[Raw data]
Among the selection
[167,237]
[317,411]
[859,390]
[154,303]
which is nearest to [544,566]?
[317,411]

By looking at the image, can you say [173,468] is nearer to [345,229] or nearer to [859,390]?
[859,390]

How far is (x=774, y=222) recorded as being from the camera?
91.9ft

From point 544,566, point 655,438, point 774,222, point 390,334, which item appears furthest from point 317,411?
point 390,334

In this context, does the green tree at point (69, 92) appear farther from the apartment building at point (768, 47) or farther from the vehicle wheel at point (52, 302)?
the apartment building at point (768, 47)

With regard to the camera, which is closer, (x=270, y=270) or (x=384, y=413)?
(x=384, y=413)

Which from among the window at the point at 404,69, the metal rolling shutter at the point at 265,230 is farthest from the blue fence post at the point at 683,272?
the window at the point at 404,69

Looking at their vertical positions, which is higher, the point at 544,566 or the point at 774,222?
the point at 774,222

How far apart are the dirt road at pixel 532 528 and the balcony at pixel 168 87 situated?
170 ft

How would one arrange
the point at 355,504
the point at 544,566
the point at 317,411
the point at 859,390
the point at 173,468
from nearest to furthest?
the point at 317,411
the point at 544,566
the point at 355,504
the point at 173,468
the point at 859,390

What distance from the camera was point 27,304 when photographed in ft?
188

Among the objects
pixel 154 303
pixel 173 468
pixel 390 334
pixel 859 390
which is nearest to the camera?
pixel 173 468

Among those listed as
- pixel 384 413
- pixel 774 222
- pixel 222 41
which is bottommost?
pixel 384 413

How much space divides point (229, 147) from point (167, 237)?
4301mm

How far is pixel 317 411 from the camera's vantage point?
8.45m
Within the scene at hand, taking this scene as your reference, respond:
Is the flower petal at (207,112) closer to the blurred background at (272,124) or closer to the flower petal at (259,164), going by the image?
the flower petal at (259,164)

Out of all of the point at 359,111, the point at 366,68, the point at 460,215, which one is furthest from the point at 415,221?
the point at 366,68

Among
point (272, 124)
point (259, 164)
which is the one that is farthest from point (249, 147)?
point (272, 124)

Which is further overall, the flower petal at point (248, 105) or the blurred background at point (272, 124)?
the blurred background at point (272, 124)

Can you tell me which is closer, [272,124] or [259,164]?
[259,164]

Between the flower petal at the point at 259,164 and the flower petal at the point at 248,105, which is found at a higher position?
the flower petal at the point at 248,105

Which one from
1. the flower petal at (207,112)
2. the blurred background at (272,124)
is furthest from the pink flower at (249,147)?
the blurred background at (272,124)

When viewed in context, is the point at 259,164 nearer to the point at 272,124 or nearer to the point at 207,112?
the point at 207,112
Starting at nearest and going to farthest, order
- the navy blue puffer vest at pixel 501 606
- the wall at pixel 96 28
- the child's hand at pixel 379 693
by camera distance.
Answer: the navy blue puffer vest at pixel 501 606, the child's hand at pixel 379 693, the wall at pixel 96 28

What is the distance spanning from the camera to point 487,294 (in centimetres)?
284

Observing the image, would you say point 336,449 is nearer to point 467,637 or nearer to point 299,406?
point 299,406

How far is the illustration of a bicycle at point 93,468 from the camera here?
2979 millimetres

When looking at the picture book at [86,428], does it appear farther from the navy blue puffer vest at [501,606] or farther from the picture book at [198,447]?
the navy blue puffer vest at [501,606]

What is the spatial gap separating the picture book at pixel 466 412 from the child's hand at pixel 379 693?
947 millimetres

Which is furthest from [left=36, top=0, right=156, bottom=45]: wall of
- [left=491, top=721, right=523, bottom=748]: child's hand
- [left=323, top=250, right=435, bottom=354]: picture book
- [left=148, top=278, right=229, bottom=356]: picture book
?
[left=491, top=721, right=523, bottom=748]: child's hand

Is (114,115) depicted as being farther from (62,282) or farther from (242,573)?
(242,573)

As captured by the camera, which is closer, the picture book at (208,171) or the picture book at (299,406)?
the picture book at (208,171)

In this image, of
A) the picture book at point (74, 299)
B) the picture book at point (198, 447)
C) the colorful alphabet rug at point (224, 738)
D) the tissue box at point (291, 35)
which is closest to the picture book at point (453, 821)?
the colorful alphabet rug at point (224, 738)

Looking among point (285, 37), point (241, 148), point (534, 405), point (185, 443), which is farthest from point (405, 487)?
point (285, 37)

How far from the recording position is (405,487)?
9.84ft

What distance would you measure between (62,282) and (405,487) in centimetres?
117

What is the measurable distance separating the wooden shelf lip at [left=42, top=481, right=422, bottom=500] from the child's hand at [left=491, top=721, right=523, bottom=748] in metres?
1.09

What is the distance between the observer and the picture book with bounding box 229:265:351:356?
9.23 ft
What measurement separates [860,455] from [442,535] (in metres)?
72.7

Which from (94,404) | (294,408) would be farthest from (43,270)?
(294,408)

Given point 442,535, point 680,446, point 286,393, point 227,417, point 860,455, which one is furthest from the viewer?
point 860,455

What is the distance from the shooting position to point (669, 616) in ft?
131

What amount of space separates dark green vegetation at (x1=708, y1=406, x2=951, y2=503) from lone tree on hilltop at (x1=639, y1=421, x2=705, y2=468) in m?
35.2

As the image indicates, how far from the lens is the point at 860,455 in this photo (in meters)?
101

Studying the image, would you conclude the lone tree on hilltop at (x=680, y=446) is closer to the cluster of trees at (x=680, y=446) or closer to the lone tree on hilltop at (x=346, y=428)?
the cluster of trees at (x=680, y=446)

• [SET TASK] Please render the data above as a JSON list of strings, with one string for each line and no entries for blank lines.

• [EXERCISE OUTPUT]
[
  "Among the selection",
  "[167,237]",
  "[317,411]",
  "[859,390]",
  "[154,303]",
  "which is nearest to [544,566]?",
  "[317,411]",
  "By looking at the image, can you say [173,468] is nearer to [345,229] or nearer to [859,390]?",
  "[859,390]",
  "How far is (x=774, y=222) recorded as being from the camera?",
  "91.9ft",
  "From point 544,566, point 655,438, point 774,222, point 390,334, which item appears furthest from point 317,411?",
  "point 390,334",
  "In this context, does the green tree at point (69, 92) appear farther from the apartment building at point (768, 47) or farther from the vehicle wheel at point (52, 302)?",
  "the apartment building at point (768, 47)",
  "With regard to the camera, which is closer, (x=270, y=270) or (x=384, y=413)?",
  "(x=384, y=413)",
  "Which from among the window at the point at 404,69, the metal rolling shutter at the point at 265,230 is farthest from the blue fence post at the point at 683,272?",
  "the window at the point at 404,69",
  "Looking at their vertical positions, which is higher, the point at 544,566 or the point at 774,222?",
  "the point at 774,222",
  "How far apart are the dirt road at pixel 532 528 and the balcony at pixel 168 87 situated?",
  "170 ft",
  "How would one arrange",
  "the point at 355,504",
  "the point at 544,566",
  "the point at 317,411",
  "the point at 859,390",
  "the point at 173,468",
  "from nearest to furthest?",
  "the point at 317,411",
  "the point at 544,566",
  "the point at 355,504",
  "the point at 173,468",
  "the point at 859,390",
  "What distance from the camera was point 27,304 when photographed in ft?",
  "188",
  "Among the objects",
  "pixel 154 303",
  "pixel 173 468",
  "pixel 390 334",
  "pixel 859 390",
  "which is nearest to the camera?",
  "pixel 173 468",
  "Among those listed as",
  "- pixel 384 413",
  "- pixel 774 222",
  "- pixel 222 41",
  "which is bottommost?",
  "pixel 384 413",
  "How much space divides point (229, 147) from point (167, 237)?",
  "4301mm",
  "How far is pixel 317 411 from the camera's vantage point?",
  "8.45m",
  "Within the scene at hand, taking this scene as your reference, respond:",
  "Is the flower petal at (207,112) closer to the blurred background at (272,124) or closer to the flower petal at (259,164), going by the image?",
  "the flower petal at (259,164)",
  "Out of all of the point at 359,111, the point at 366,68, the point at 460,215, which one is furthest from the point at 415,221?",
  "the point at 366,68",
  "Among",
  "point (272, 124)",
  "point (259, 164)",
  "which is the one that is farthest from point (249, 147)?",
  "point (272, 124)",
  "Which is further overall, the flower petal at point (248, 105) or the blurred background at point (272, 124)?",
  "the blurred background at point (272, 124)",
  "Can you tell me which is closer, [272,124] or [259,164]?",
  "[259,164]",
  "Between the flower petal at the point at 259,164 and the flower petal at the point at 248,105, which is found at a higher position?",
  "the flower petal at the point at 248,105",
  "Which one from",
  "1. the flower petal at (207,112)",
  "2. the blurred background at (272,124)",
  "is furthest from the pink flower at (249,147)?",
  "the blurred background at (272,124)",
  "When viewed in context, is the point at 259,164 nearer to the point at 272,124 or nearer to the point at 207,112?",
  "the point at 207,112",
  "Starting at nearest and going to farthest, order",
  "- the navy blue puffer vest at pixel 501 606",
  "- the wall at pixel 96 28",
  "- the child's hand at pixel 379 693",
  "by camera distance.",
  "Answer: the navy blue puffer vest at pixel 501 606, the child's hand at pixel 379 693, the wall at pixel 96 28",
  "What is the distance spanning from the camera to point 487,294 (in centimetres)?",
  "284",
  "Observing the image, would you say point 336,449 is nearer to point 467,637 or nearer to point 299,406?",
  "point 299,406",
  "How far is the illustration of a bicycle at point 93,468 from the camera here?",
  "2979 millimetres",
  "When looking at the picture book at [86,428], does it appear farther from the navy blue puffer vest at [501,606] or farther from the picture book at [198,447]?",
  "the navy blue puffer vest at [501,606]",
  "What is the spatial gap separating the picture book at pixel 466 412 from the child's hand at pixel 379 693?",
  "947 millimetres",
  "Which is furthest from [left=36, top=0, right=156, bottom=45]: wall of",
  "- [left=491, top=721, right=523, bottom=748]: child's hand",
  "- [left=323, top=250, right=435, bottom=354]: picture book",
  "- [left=148, top=278, right=229, bottom=356]: picture book",
  "?",
  "[left=491, top=721, right=523, bottom=748]: child's hand",
  "Is (114,115) depicted as being farther from (62,282) or farther from (242,573)?",
  "(242,573)",
  "As captured by the camera, which is closer, the picture book at (208,171) or the picture book at (299,406)?",
  "the picture book at (208,171)",
  "In this image, of",
  "A) the picture book at point (74, 299)",
  "B) the picture book at point (198, 447)",
  "C) the colorful alphabet rug at point (224, 738)",
  "D) the tissue box at point (291, 35)",
  "which is closest to the picture book at point (453, 821)?",
  "the colorful alphabet rug at point (224, 738)",
  "Looking among point (285, 37), point (241, 148), point (534, 405), point (185, 443), which is farthest from point (405, 487)?",
  "point (285, 37)",
  "How far from the recording position is (405,487)?",
  "9.84ft",
  "What distance would you measure between (62,282) and (405,487) in centimetres?",
  "117",
  "What is the measurable distance separating the wooden shelf lip at [left=42, top=481, right=422, bottom=500] from the child's hand at [left=491, top=721, right=523, bottom=748] in metres?",
  "1.09",
  "What is the distance between the observer and the picture book with bounding box 229:265:351:356?",
  "9.23 ft",
  "What measurement separates [860,455] from [442,535] (in metres)?",
  "72.7",
  "Which from (94,404) | (294,408) would be farthest from (43,270)?",
  "(294,408)",
  "Given point 442,535, point 680,446, point 286,393, point 227,417, point 860,455, which one is furthest from the viewer?",
  "point 860,455",
  "What is the distance from the shooting position to point (669, 616) in ft?",
  "131",
  "What amount of space separates dark green vegetation at (x1=708, y1=406, x2=951, y2=503) from lone tree on hilltop at (x1=639, y1=421, x2=705, y2=468) in m?",
  "35.2",
  "As the image indicates, how far from the lens is the point at 860,455 in this photo (in meters)?",
  "101",
  "Studying the image, would you conclude the lone tree on hilltop at (x=680, y=446) is closer to the cluster of trees at (x=680, y=446) or closer to the lone tree on hilltop at (x=346, y=428)?",
  "the cluster of trees at (x=680, y=446)"
]